La storia o meglio la non storia del Sahara occidentale (Stato parzialmente riconosciuto a livello internazionale) e del suo popolo, i Saharawi, comincia con il processo di decolonizzazione degli anni 60: anche la Spagna, che controllava il Marocco e le zone desertiche meridionali, si avviava a concedere in quegli anni l’indipendenza ai suoi possedimenti sahariani.

Da allora la presenza marocchina nel territorio s’è fatta sempre più massiccia. Nel 1975 un verdetto della Corte di giustizia dell’ONU stabiliva il diritto all’autodeterminazione degli abitanti del Sahara occidentale definendo illegale l’occupazione delle forze straniere. Nello stesso anno, dopo la morte del Generalissimo Franco, il Marocco dichiarò la propria sovranità sul Sahara occidentale dando il via alla cosiddetta “Green March” cioè la “pacifica” marcia-invasione di 350 mila marocchini nel territorio a sud del Saguia el-Hamra (il “canale rosso” che segnava il confine con il Sahara spagnolo).

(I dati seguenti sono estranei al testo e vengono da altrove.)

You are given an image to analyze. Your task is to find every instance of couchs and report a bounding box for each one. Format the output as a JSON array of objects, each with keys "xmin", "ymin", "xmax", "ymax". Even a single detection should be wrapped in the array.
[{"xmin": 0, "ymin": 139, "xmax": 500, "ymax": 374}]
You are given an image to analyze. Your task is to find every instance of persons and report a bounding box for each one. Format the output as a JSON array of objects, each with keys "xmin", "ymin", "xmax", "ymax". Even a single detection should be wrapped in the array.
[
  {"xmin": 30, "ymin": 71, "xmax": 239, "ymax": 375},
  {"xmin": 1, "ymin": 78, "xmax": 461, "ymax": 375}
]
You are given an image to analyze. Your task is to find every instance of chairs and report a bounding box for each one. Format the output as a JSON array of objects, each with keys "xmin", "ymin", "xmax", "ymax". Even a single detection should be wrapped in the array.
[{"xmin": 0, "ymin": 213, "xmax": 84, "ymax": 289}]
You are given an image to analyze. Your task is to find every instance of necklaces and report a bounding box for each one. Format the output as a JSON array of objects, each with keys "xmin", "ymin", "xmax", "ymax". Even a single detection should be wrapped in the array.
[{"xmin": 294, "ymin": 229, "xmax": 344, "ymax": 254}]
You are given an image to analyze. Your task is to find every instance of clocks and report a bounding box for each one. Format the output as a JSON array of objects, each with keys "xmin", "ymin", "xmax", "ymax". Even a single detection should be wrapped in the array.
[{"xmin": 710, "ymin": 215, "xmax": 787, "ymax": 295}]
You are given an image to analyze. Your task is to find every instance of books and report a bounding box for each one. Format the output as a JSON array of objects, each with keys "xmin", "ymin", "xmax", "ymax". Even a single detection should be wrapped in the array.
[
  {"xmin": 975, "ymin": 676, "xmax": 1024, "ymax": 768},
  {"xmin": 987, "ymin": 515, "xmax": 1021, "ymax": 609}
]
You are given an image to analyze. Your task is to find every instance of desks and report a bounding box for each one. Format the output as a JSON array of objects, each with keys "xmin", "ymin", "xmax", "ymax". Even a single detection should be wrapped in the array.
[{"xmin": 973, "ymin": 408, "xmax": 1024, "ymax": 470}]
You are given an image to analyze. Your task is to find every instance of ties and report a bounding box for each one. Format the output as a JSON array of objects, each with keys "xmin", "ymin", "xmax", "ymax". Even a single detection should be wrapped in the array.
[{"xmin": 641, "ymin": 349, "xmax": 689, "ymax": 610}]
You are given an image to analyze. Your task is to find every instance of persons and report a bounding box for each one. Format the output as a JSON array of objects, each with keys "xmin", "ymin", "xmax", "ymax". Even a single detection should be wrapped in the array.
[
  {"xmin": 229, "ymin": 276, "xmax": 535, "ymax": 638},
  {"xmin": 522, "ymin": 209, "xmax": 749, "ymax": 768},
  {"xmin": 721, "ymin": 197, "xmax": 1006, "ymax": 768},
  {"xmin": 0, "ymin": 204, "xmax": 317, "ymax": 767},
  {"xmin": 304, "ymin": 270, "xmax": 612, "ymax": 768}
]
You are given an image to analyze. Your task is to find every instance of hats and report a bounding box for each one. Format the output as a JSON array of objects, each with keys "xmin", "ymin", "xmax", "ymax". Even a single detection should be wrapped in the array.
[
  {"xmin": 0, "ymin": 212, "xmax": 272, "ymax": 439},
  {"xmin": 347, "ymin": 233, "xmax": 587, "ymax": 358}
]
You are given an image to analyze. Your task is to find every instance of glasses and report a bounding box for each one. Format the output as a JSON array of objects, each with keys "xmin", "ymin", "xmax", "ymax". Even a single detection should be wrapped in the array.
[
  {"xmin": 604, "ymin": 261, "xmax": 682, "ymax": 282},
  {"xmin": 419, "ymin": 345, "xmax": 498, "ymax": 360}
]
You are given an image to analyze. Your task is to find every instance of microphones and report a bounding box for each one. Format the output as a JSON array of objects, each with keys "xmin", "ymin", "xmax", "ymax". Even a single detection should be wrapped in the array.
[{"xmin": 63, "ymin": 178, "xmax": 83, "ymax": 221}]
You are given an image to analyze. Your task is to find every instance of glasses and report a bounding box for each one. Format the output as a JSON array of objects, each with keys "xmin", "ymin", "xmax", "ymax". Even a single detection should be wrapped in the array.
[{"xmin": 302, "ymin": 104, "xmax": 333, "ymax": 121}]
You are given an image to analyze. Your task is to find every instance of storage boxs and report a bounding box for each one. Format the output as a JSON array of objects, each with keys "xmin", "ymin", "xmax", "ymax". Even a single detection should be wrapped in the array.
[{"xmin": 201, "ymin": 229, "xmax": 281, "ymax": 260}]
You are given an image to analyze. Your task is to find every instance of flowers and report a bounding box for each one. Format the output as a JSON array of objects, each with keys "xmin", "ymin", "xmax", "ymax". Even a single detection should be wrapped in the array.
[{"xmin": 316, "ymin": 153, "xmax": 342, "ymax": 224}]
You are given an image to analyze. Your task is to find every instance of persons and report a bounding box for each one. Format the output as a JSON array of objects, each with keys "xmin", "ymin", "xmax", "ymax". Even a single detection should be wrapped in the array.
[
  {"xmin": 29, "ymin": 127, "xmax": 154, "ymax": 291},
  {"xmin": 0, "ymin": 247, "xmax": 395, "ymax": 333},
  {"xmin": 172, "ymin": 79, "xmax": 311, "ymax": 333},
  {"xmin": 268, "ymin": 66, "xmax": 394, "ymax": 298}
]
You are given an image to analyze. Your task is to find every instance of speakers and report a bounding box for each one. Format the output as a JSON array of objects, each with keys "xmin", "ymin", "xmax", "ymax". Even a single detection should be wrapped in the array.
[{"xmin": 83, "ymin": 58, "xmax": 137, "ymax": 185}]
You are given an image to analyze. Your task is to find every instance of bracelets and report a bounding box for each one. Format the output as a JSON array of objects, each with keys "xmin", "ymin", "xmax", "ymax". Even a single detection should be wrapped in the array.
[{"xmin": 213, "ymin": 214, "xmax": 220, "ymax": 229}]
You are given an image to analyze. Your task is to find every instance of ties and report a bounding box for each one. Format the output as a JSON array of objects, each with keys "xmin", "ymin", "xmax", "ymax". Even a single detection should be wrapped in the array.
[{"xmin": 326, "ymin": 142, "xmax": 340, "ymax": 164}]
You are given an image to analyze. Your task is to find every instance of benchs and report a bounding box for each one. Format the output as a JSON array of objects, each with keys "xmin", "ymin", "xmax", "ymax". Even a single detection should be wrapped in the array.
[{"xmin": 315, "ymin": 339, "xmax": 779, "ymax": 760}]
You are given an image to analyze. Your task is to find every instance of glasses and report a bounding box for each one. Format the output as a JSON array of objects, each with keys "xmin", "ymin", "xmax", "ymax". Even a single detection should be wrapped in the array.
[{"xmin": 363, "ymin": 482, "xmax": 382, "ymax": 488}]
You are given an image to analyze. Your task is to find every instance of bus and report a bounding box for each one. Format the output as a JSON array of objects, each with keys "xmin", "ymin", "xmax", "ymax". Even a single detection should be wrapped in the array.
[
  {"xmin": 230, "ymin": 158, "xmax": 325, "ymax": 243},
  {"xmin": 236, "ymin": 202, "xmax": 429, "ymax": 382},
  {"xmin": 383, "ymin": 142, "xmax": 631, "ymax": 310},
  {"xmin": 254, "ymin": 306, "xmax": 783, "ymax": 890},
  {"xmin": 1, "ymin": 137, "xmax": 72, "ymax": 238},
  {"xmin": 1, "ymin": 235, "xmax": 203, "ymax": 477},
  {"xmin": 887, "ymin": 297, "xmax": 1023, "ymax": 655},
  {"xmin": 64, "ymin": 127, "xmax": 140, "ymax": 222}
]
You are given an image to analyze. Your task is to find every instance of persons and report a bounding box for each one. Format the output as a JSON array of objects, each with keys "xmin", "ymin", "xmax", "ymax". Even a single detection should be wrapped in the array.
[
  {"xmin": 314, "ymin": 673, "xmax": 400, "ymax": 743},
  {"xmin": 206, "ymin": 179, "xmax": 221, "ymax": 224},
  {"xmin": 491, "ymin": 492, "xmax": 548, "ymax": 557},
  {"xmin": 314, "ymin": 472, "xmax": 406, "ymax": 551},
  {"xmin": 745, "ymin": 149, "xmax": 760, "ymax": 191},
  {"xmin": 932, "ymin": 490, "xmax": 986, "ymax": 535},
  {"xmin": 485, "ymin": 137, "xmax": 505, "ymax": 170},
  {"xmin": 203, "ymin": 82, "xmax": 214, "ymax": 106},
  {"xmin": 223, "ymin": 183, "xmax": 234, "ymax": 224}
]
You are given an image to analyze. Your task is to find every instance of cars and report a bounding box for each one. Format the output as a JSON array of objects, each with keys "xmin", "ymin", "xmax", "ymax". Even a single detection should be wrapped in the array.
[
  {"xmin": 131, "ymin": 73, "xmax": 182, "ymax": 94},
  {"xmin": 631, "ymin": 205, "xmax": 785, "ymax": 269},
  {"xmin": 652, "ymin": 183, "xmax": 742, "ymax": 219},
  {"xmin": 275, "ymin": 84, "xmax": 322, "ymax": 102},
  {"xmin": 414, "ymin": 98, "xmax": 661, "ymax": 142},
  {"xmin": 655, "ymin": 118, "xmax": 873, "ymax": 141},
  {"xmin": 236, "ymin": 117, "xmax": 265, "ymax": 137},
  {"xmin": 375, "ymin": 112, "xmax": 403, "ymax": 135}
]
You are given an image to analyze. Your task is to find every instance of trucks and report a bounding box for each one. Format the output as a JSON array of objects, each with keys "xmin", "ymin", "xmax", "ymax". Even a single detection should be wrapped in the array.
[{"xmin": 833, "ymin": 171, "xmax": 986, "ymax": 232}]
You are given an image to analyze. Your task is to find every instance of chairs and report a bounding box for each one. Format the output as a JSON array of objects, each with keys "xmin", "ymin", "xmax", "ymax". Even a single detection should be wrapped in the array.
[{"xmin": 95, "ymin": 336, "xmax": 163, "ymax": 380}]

Pochi giorni prima le truppe del Marocco, appoggiate da quelle della Mauritania e con il sostanziale accordo della Spagna, erano entrate in forze nel paese dividendolo in due e costringendo gran parte degli abitanti di etnia saharawi a rifugiarsi in campi profughi gestiti dall’ONU presso la città algerina di Tindouf, oggi popolati da circa 175.000 persone.

Nel 1976 veniva proclamata la Repubblica Democratica Araba Saharawi (SADR), riconosciuta alcuni anni dopo dall’Unione africana ma mai dalla Lega araba. Invece di una pacificazione seguì una lunga e sanguinosa guerra tra l’esercito marocchino e il Fronte Polisario, il movimento di liberazione nazionale saharawi spalleggiato dall’Algeria.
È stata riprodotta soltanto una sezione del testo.